Bonjour , les drivers pour le Canon MP500 sont valide pour la version OS X 10.7 maxi est pas au de la 
De quel model de MBP disposer vous ? Quel était votre ancienne OS X utilisé ?


----------



## Olie92400 (9 Novembre 2015)

Bonjour, merci de votre réponse. Mon MBP est à processeur 2,4 GHz intel core i5, Il tournait sous OSX 10.9 et l'imprimante fonctionnait.
Maintenant, l'informaticien l'a ramené à OSX 10.8.5


----------



## daffyb (9 Novembre 2015)

ton _professionnel _est un comique. Ton Mac est largement capable de faire tourner MacOS 10.11


----------



## Geekfou (9 Novembre 2015)

Olie92400 a dit:


> Bonjour, merci de votre réponse. Mon MBP est à processeur 2,4 GHz intel core i5, Il tournait sous OSX 10.9 et l'imprimante fonctionnait.
> Maintenant, l'informaticien l'a ramené à OSX 10.8.5


Votre MBP est toute à fait compatible avec les nouvelles version d'OS X , avez vous fait une sauvegarde Time Machine de Mavericks


----------



## Deleted member 1099514 (9 Novembre 2015)

Salut

Quel type de Macbook ? taille mémoire, disque, année de construction etc....
Menu / A propos de ce Mac

@+


----------



## Olie92400 (9 Novembre 2015)

A jeanjd63, mémoire 4 GO 1333 MHz DDR3
Merci


----------



## Olie92400 (9 Novembre 2015)

A Geekfou, merci, j'avais sauvegardé sur un disque dur externe en ce qui me concerne, le "professionnel" (je crains que vous n'ayez raison) m'a facturé une réinstallation système Mac OSX MacBookpro 13' et une récupération de données....


----------



## Deleted member 1099514 (9 Novembre 2015)
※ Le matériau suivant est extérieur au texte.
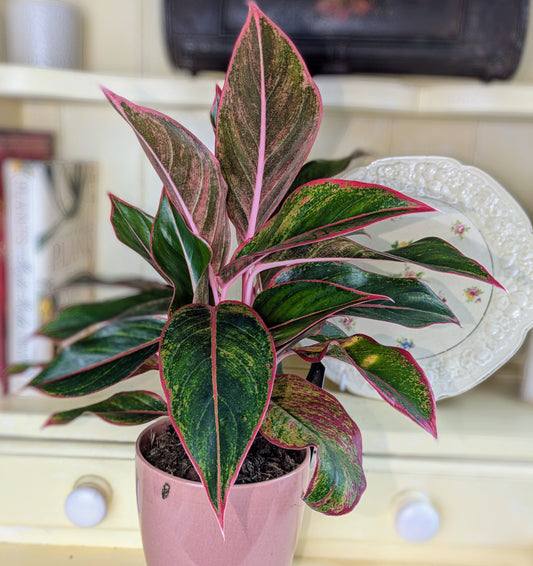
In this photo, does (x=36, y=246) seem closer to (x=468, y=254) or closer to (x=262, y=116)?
(x=262, y=116)

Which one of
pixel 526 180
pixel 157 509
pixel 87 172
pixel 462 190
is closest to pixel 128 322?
pixel 157 509

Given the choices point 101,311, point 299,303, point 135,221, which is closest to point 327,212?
point 299,303

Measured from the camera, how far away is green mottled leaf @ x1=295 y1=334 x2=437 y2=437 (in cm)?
39

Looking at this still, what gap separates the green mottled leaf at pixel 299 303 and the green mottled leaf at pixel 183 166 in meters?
0.07

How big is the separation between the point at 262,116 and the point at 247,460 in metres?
0.28

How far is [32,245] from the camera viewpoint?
67cm

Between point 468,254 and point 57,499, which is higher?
point 468,254

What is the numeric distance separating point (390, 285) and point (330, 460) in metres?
0.15

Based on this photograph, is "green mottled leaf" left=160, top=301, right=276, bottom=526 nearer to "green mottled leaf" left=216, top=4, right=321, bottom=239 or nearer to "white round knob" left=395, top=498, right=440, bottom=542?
"green mottled leaf" left=216, top=4, right=321, bottom=239

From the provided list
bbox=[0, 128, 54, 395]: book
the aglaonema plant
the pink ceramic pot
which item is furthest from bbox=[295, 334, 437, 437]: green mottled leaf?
bbox=[0, 128, 54, 395]: book

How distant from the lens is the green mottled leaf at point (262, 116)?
1.28ft

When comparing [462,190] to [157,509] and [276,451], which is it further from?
[157,509]

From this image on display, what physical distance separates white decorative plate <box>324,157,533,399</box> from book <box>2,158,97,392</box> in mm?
379

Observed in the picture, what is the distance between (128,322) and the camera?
527mm
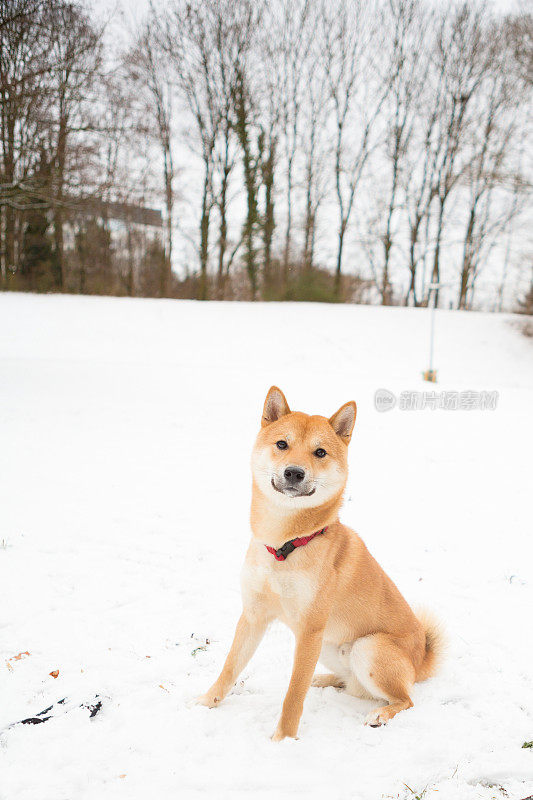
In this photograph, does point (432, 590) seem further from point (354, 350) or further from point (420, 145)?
point (420, 145)

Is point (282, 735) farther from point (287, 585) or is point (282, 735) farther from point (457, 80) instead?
point (457, 80)

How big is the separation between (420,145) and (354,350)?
43.4 ft

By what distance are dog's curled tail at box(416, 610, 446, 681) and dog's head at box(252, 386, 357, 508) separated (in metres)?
1.12

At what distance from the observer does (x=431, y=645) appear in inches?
105

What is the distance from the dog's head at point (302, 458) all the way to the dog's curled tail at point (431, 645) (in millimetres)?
1121

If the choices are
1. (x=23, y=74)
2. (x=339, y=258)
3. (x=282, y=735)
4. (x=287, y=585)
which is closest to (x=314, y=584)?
(x=287, y=585)

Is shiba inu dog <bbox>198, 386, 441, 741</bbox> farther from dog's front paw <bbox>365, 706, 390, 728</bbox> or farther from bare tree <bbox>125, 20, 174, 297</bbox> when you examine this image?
bare tree <bbox>125, 20, 174, 297</bbox>

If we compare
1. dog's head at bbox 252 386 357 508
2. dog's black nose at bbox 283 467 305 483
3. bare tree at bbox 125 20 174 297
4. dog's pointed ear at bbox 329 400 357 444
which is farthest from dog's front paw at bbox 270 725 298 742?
bare tree at bbox 125 20 174 297

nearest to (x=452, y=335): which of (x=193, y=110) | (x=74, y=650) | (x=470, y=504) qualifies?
(x=470, y=504)

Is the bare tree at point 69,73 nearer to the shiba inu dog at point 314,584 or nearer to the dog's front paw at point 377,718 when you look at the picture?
the shiba inu dog at point 314,584

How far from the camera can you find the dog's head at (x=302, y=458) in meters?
2.12

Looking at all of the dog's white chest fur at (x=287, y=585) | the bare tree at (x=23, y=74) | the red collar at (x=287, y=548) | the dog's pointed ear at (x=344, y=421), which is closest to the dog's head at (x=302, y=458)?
the dog's pointed ear at (x=344, y=421)

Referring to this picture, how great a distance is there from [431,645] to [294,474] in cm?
148

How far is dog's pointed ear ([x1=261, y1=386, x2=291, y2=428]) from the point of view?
2.41 metres
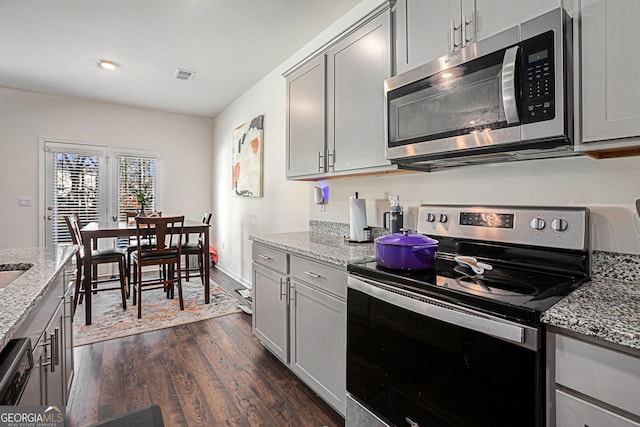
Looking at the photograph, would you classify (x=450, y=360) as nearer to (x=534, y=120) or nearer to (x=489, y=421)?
(x=489, y=421)

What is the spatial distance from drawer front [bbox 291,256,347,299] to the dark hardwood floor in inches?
28.0

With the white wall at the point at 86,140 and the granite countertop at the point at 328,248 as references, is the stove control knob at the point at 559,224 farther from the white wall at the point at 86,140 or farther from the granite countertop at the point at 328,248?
the white wall at the point at 86,140

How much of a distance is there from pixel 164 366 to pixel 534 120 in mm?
2612

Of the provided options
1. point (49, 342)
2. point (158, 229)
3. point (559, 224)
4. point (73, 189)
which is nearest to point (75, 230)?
point (158, 229)

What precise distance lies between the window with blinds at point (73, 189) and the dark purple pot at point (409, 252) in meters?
4.99

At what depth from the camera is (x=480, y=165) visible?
5.54 feet

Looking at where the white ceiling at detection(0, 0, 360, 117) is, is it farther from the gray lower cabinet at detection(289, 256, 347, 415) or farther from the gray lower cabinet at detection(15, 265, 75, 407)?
the gray lower cabinet at detection(15, 265, 75, 407)

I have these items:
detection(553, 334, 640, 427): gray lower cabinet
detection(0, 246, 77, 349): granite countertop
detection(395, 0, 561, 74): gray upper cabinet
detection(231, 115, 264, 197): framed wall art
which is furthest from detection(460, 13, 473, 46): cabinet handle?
detection(231, 115, 264, 197): framed wall art

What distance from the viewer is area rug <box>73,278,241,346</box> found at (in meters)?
2.95

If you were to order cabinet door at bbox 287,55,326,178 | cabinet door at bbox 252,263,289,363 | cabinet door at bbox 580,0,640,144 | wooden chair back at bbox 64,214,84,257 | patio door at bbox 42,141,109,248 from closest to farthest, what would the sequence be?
1. cabinet door at bbox 580,0,640,144
2. cabinet door at bbox 252,263,289,363
3. cabinet door at bbox 287,55,326,178
4. wooden chair back at bbox 64,214,84,257
5. patio door at bbox 42,141,109,248

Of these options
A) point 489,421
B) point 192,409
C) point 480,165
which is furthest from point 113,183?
point 489,421

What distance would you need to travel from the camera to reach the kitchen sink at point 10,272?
1480mm

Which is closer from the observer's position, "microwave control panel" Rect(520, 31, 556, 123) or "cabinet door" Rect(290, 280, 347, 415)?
"microwave control panel" Rect(520, 31, 556, 123)

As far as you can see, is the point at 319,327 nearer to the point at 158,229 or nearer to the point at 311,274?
the point at 311,274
Ton mac peut supporter le dernier système sans soucis. Par contre Maverick (10.9) c'est sans soucis.
Tu peux le réinstaller (voir la rubrique achats d'App Store).


----------



## Olie92400 (9 Novembre 2015)

Sur le conseil de ce "professionnel", je bloque les mises à jour de l'OS. Judicieux ou bien "idiot"?


----------



## Olie92400 (9 Novembre 2015)

Mais ça ne me fera pas récupérer les pilotes je le crains


----------



## Geekfou (9 Novembre 2015)

Olie92400 a dit:


> A Geekfou, merci, j'avais sauvegardé sur un disque dur externe en ce qui me concerne, le "professionnel" (je crains que vous n'ayez raison) m'a facturé une réinstallation système Mac OSX MacBookpro 13' et une récupération de données....


Tu peux revenir à Mavericks en allant dans l'AppStore pour le télécharger dans la parti Achat et ensuite réinstaller ta sauvegarde pour retrouvé ton MBP comme il était avant


----------



## Deleted member 1099514 (9 Novembre 2015)

C'est toi qui vois, mais ton Macbook qui doit être un modèle macbook8.1 de fin 2011, peut supporter les mises à jour. 
Dans le pire des cas augmenter la mémoire, mais rien d'obligatoire.
A mon avis, tu ferais mieux de changer de "professionnel" et passer vers l'amateur qui fonctionne très bien.


----------



## daffyb (9 Novembre 2015)

Le Driver est fourni par Apple


----------



## Olie92400 (9 Novembre 2015)

Merci à Jean et à Geekfou
A Daffyb: driver fourni par apple? Où puis je le trouver? Merci


----------



## Deleted member 1099514 (9 Novembre 2015)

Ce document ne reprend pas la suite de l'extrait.